Binary search, conceptually
- Input: Sorted array of values, a value we’re looking for
- Output: Either the index of the value, if it’s in the array
or -1 if it’s not in the array.
while (there are elements left to process) {
look at the middle element (using a comparator)
if the middle element is equal to the sought value,
return its index
if the middle element is larger than the sought value,
throw away everything larger (including the middle element)
otherwise the middle element is smaller than the sourght value,
throw away everything smaller (including the middle element)
}
- “Look at the middle element” - constant time
- Find the index - constant time
- Look at that location - constant time
- Return its index - constant time
- Comparing the middle element to the sought value - Constant time
- Throw away half the array
- Depends on we do it.
- If we copy to a new array, linear
- If we keep track of the lower-bound and upper-bound of the
portion of interest, it’s constant time
How many times does this loop run? (in terms of n)
Consider the example in which n is 1000; you can approximate.
- 1000 -> 500 -> 250 -> 125 -> 63 -> 32 -> 16 -> 8 -> 4 -> 2 -> 1
- 11 steps.
Consider the example in which n is 2000; you can approximate.
- 12 steps (just one more step and we’re down to 1000)
Consider the example in which n is 4000; you can approximate.

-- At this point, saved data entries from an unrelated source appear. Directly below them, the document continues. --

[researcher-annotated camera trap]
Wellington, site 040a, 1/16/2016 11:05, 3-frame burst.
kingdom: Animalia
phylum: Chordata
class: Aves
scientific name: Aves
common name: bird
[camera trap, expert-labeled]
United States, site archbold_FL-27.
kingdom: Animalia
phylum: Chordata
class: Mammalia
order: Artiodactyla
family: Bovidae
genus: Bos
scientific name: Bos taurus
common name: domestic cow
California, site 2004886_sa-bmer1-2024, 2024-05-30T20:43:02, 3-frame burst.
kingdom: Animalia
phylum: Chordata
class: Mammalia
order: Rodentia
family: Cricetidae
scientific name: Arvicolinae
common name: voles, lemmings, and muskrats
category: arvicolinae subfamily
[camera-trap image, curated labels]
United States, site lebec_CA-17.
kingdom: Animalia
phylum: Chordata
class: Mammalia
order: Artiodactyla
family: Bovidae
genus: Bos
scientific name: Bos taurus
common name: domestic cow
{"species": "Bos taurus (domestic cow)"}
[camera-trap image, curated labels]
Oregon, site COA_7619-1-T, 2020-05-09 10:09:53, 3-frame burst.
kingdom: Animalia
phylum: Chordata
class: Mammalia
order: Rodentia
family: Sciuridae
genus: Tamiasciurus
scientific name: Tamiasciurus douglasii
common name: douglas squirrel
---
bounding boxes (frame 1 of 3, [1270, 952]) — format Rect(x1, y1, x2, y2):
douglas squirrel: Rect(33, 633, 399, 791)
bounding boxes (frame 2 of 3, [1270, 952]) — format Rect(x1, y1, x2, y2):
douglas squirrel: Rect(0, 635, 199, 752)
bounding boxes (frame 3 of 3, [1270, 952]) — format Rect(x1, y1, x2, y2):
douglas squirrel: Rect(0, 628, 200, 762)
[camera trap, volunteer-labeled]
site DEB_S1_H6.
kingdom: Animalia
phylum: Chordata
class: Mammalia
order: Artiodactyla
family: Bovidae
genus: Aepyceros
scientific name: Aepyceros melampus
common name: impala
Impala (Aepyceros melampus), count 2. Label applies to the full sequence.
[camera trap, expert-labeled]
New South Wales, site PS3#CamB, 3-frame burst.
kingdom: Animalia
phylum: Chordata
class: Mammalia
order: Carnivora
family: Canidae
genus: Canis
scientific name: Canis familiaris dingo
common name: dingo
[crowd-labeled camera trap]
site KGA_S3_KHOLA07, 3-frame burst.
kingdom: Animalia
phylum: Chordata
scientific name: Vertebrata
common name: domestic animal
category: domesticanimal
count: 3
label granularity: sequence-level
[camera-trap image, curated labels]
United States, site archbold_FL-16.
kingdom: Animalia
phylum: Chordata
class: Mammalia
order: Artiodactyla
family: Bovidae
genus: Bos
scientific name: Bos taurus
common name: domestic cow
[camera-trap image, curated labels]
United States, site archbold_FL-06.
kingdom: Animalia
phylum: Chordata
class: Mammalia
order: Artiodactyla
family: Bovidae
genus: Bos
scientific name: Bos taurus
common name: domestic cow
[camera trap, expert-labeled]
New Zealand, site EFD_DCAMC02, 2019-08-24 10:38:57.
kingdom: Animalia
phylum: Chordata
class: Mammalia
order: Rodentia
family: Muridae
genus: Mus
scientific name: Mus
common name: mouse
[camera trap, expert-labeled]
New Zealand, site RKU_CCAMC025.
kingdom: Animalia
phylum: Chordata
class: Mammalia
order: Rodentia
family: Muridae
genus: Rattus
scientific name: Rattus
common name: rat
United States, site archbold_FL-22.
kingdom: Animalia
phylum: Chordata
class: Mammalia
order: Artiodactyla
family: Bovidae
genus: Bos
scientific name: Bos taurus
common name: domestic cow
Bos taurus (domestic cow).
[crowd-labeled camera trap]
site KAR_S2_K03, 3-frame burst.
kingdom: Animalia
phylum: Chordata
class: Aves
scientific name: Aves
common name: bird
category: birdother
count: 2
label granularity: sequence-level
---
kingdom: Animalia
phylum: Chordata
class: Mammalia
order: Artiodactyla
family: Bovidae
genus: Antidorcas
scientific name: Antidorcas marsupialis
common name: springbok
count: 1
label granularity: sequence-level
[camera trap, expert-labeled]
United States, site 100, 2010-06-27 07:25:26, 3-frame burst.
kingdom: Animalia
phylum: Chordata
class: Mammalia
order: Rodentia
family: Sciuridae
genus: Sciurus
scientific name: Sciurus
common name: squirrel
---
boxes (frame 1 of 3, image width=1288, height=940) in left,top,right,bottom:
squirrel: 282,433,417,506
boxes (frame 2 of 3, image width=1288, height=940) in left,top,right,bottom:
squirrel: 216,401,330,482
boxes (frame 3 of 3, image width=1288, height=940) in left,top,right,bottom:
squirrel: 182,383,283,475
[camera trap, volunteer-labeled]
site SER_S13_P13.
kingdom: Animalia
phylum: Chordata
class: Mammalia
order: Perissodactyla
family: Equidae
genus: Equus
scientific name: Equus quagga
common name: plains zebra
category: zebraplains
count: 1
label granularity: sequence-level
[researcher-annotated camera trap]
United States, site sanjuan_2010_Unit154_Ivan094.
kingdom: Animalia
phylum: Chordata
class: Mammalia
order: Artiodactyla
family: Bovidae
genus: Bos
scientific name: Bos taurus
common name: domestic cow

- 13 steps (just one more step).
Algorithms in which you add a constant number of steps when you double
the size of the input are … logn
A function f(n) is in O(g(n)) iff there exist values n0 and c, such that
for all n > n0, f(n) <= c*g(n).
- The
<= is “f(n) is bounded above by”
- The
c is “ignoring constant multipliers”
- The
for all n > n0 represents for sufficiently large inputs
A function f(n) is in Theta(g(n)) iff there exist values n0, b, and c, such that
for all n > n0, bg(n) <= f(n) <= cg(n).
Some exercises
What is result in the following?
result = 0;
for (i = 1; i < n; i = i*2) {
result + i; // Models a case in which the stuff inside the loop takes O(i)
}
print result;
Hypotheses about result
- O(1) - nope, I see an increase
- O(logn) - nope, I don’t see a constant increase when doubling.
- O(nlogn) - ???
Analysis
- Suppose n is 10
- Suppose n is 20
- Suppose n is 40
- 1 + 2 + 4 + 8 + 16 + 32 = 63
- Suppose n is 80
- 1 + 2 + 4 + 8 + 16 + 32 + 64 = 127
- Suppose n is 100
- 1 + 2 + 4 + 8 + 16 + 32 + 64 = 127
Is this O(1), O(logn), O(n), O(n log n), …?
It’s O(n), linear
1 + 2 + 4 + 8 + 16 + … + 2^k = 2^(k+1)-1 = 2*2^k
- k=0: 1 (2)
- k=1: 3 (4)
- k=2: 7 (8)
- k=3: 15 (16)
- k=4: 31 (32)
- k=5: 63
- k=6: 127
- k=7: 255
- k=8: 511
- k=9: 1032
- k=10: 2063
- k=11: 4127
result = 0;
for (i = 1; i < n; i = i+1) {
result += i; // Models a case in which the stuff inside the loop takes O(i)
}
print result;
1 + 1/2 + 1/4 + 1/8 + 1/16 + 1/32 + …. + 1/2^k = something a little less than 2.